▶ [Текст документа]
Виктор Борисович Шкловский
Тетива. О несходстве сходного
С. ШКЛОВСКОЙ
За помощь, терпение, сомнения; догадки, переделки; за дни и месяцы труда спасибо, дорогая; день всегда короток; идем дальше.
Виктор Шкловский
У всех свои привычки. Я привык ставить в начале книги пейзаж.
Ялта.
Конец апреля.
Как полосы стеарина на широком подсвечнике, на горах лежат скрученные, выпуклые снеговые потеки.
Плотные вороны качаются на верхушках деревьев, сохраняя баланс при помощи напряженно растопыренного хвоста и чуть спущенных крыльев.
Вороны серые, крылья черные.
Цветут очень скромно кипарисы; воробьи, садясь на крутые ветви, подымают облако желтой пыли.
К сожалению, доцветает миндаль, а он цвел довольно долго. На земле лежат белые крылышки цветов, ветер иногда устраивает из них негустые вьюги.
Густо, прилежно пахнет мелколистная слива.
Еще одна страница весны – семьдесят шестая.

▶ [Раздел данных]
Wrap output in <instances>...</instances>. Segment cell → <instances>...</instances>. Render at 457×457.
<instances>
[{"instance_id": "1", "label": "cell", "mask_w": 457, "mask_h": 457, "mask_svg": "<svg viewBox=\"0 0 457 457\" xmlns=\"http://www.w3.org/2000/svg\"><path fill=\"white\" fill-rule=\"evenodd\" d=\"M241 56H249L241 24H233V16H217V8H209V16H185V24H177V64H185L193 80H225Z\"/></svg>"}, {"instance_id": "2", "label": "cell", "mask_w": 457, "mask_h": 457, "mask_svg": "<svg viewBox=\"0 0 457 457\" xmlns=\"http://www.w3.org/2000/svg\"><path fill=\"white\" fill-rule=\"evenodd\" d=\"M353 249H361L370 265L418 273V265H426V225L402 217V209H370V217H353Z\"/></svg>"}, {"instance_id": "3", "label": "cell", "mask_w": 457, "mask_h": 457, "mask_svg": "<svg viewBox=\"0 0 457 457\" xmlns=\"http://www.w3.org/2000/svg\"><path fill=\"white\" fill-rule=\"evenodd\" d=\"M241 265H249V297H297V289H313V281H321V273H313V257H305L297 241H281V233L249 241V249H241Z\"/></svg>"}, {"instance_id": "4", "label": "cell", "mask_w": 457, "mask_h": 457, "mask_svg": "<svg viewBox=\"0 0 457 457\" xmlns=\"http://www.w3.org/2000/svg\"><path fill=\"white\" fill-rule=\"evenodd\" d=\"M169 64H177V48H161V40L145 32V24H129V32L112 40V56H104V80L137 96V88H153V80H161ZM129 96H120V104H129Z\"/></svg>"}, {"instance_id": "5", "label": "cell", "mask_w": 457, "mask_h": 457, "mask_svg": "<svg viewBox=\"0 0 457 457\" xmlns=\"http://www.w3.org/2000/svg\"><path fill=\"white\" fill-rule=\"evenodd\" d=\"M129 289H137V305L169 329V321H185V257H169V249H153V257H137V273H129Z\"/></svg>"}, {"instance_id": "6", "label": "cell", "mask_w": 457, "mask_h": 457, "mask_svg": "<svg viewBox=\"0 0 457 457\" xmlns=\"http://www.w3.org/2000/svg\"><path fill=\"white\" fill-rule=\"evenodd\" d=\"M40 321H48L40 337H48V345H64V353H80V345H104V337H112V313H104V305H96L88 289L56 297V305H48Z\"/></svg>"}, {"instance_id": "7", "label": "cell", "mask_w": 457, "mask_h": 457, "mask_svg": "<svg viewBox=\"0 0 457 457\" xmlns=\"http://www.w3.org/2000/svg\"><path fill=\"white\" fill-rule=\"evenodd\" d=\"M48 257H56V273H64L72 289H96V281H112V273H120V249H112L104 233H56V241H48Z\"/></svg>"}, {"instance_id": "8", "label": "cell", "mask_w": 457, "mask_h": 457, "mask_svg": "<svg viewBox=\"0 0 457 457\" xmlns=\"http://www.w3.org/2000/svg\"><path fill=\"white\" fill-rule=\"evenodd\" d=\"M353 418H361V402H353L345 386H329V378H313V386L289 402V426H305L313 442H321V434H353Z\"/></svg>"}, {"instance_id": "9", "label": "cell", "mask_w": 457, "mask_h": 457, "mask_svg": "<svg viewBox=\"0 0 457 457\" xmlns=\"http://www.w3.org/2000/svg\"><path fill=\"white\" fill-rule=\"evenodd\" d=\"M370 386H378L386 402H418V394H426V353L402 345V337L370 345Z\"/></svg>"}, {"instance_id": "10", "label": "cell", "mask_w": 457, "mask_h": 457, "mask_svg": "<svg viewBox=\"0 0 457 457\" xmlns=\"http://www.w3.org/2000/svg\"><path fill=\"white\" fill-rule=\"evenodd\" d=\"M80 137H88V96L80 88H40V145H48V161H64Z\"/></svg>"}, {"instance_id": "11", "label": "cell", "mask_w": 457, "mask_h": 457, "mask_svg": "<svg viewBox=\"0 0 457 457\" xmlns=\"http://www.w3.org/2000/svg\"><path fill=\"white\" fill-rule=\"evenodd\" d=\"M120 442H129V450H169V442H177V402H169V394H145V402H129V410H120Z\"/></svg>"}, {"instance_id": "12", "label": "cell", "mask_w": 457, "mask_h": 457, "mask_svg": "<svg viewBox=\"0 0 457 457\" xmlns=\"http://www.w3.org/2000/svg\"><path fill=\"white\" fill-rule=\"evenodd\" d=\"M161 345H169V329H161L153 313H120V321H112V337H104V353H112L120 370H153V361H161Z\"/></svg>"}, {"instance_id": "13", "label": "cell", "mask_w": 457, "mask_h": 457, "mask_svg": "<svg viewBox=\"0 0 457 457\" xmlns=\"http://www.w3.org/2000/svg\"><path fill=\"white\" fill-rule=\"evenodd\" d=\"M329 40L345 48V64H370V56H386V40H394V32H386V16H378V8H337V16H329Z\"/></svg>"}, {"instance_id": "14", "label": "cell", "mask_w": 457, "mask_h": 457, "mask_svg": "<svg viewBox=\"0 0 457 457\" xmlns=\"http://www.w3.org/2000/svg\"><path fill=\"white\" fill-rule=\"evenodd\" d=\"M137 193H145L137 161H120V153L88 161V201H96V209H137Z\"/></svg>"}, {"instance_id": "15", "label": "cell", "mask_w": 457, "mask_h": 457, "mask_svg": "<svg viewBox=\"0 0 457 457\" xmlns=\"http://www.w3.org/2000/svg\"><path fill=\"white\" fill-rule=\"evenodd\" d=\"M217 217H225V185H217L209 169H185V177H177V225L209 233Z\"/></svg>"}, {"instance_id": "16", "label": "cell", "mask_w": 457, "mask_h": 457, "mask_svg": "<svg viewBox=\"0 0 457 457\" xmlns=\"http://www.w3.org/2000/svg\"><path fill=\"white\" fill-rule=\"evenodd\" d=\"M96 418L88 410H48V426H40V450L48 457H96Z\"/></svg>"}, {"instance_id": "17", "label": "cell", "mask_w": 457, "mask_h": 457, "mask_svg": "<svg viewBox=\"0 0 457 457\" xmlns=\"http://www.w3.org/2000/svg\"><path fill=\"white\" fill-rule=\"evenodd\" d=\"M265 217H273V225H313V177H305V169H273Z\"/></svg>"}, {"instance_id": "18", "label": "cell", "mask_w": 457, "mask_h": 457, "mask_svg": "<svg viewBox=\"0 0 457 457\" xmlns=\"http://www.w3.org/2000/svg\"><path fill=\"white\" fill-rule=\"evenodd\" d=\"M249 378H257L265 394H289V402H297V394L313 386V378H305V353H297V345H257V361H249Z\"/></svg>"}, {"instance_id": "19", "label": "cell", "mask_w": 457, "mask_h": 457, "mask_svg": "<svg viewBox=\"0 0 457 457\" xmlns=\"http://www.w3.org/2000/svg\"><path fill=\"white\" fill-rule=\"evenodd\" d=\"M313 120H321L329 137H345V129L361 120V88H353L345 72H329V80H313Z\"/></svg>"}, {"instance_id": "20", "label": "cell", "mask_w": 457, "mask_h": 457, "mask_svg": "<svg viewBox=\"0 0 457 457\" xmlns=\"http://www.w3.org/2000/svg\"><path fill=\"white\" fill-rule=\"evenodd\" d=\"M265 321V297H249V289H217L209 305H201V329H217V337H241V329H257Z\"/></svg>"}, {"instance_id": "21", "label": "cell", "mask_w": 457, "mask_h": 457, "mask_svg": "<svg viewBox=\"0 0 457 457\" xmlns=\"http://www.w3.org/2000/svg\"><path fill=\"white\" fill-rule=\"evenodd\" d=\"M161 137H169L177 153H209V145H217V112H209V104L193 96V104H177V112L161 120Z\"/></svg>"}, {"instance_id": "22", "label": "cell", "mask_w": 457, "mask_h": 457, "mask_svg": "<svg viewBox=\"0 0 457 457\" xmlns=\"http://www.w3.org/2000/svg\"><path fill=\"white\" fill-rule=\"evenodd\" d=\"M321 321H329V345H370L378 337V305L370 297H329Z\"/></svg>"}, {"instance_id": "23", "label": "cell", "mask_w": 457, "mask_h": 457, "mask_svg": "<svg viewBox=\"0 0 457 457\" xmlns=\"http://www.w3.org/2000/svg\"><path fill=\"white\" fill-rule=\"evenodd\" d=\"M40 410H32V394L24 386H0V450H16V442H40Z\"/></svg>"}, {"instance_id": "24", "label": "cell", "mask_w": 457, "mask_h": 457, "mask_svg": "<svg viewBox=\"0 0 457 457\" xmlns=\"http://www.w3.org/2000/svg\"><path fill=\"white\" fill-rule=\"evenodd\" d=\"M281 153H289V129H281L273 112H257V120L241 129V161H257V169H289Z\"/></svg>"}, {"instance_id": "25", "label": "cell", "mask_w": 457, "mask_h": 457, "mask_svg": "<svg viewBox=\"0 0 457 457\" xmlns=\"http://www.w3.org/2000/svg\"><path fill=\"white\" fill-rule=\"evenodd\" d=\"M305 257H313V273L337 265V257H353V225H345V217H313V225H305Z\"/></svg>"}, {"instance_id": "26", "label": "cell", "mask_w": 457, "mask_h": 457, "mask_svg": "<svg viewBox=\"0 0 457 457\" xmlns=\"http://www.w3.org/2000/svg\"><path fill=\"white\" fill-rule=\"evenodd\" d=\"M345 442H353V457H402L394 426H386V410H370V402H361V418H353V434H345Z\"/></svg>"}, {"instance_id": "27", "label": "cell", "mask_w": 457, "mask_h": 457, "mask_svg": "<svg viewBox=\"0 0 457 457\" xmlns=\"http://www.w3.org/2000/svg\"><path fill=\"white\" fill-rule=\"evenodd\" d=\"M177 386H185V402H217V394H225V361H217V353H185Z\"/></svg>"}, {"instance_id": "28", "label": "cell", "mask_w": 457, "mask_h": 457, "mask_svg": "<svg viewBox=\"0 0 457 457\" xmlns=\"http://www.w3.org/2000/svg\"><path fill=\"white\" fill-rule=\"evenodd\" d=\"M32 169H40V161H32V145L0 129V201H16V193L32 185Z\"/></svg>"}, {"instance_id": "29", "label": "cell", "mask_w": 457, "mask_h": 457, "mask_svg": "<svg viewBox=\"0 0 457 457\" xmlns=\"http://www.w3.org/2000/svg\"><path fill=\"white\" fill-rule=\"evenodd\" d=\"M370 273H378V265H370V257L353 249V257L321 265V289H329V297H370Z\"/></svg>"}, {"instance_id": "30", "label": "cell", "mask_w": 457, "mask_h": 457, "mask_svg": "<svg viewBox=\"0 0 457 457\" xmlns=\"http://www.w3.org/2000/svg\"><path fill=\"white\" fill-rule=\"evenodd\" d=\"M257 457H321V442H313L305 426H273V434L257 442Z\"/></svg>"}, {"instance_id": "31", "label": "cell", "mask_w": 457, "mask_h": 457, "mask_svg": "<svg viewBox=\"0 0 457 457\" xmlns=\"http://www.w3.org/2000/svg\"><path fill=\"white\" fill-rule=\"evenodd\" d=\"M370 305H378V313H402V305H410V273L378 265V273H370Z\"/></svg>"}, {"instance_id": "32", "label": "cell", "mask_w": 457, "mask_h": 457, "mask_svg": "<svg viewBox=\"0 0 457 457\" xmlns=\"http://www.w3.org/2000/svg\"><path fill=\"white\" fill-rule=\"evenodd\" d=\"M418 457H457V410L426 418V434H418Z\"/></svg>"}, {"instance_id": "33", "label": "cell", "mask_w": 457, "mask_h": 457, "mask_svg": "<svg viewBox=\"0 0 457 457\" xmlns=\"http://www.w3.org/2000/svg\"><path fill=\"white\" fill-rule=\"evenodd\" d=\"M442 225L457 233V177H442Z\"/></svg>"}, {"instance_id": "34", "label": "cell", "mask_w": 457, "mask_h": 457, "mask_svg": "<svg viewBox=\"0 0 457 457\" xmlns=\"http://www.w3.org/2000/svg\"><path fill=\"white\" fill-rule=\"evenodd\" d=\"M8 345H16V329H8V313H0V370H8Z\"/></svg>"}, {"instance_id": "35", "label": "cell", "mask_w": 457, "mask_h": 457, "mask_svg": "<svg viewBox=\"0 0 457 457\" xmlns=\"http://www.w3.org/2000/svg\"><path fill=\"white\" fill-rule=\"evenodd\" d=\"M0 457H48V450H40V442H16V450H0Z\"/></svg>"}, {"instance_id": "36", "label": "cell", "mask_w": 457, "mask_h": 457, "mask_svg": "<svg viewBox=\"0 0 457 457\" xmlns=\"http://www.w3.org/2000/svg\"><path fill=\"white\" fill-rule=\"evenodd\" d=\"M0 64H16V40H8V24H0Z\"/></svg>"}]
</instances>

▶ [Рабочие инструкции]
1. Определите, соответствуют ли тексту документа следующие утверждения: (а) у ворон серое оперение и черные крылья; (б) миндаль цвел недолго; (в) кипарисы цветут пышно. Для каждого утверждения ответьте «да» или «нет» и приведите точную цитату из текста, на которой основан ответ.
2. Перечислите все растения, которые в тексте документа названы по виду.
Приведенные данные представляют собой отдельный материал.

▶ [Ответы на задания]
1.
(а) Да: «Вороны серые, крылья черные».
(б) Нет: «а он цвел довольно долго».
(в) Нет: «Цветут очень скромно кипарисы».

2. Кипарисы, миндаль, мелколистная слива.